Yönerge A: Savaş yazısının sonunda aktarılan ayetler hangi sureden alınmıştır?
Yönerge B: Savaş yazısında "Irak’a bombalar yağdı" ifadesinden başlayıp "Suresi, 5 – 6)" ifadesi de dahil olmak üzere bu ifadeye kadar olan bölümü hiçbir değişiklik yapmadan yeniden yazın.

Alıntılanan metin:
========
Savaş yaralar
Savaş yaralar, savaş öldürür, ocakları söndürür.
Hırsın, tamahkârlığın, öcün, küresel dengelerin, kapitalizmin kirli çarklarında ölür kara gözlü, mavi gözlü, yeşil gözlü çocuklar…
Yıllardır süren savaşların ortasındayız.
Irak’a bombalar yağdı gençliğimizde… Utanç tabloları uzadıkça uzadı, Amerikan askerlerinin boyunlarına taktığı yularlarla sürüklendi Iraklı esirler, et yığınları halinde yığdılar askerleri sonra. İnsanlığımızdan utandık. Ve gördük insan nasıl da aşağıların aşağısında soluklanabiliyor ve en kötü zulmü kendi cinsine kendi veriyor. Çünkü bu zulmü hiçbir yaratık yapamazdı insandan başka.
Ayetler yankılandı kulaklarımızda, unutulmaz anılar arasında, gözyaşının, kanın içinden yaşadık ve gördük… Ayetler nasıl da anlatıyordu aşağının aşağısı olan insanı.
“Sonra onu aşağıların aşağısına indirdik.
Ancak iman edip dünya ve âhiret için yararlı işler yapanlar başka; onlar için kesintisiz bir ödül vardır.” (Tin Suresi, 5 – 6)
========
Kaynak alıntısı:
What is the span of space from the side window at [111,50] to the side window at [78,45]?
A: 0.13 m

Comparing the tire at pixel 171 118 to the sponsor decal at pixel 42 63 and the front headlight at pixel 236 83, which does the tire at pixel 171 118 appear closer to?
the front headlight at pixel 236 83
========
Beklenen çıktı A: Tin Suresi'nden, 5. ve 6. ayetlerden.

Beklenen çıktı B:
Irak’a bombalar yağdı gençliğimizde… Utanç tabloları uzadıkça uzadı, Amerikan askerlerinin boyunlarına taktığı yularlarla sürüklendi Iraklı esirler, et yığınları halinde yığdılar askerleri sonra. İnsanlığımızdan utandık. Ve gördük insan nasıl da aşağıların aşağısında soluklanabiliyor ve en kötü zulmü kendi cinsine kendi veriyor. Çünkü bu zulmü hiçbir yaratık yapamazdı insandan başka.
Ayetler yankılandı kulaklarımızda, unutulmaz anılar arasında, gözyaşının, kanın içinden yaşadık ve gördük… Ayetler nasıl da anlatıyordu aşağının aşağısı olan insanı.
“Sonra onu aşağıların aşağısına indirdik.
Ancak iman edip dünya ve âhiret için yararlı işler yapanlar başka; onlar için kesintisiz bir ödül vardır.” (Tin Suresi, 5 – 6)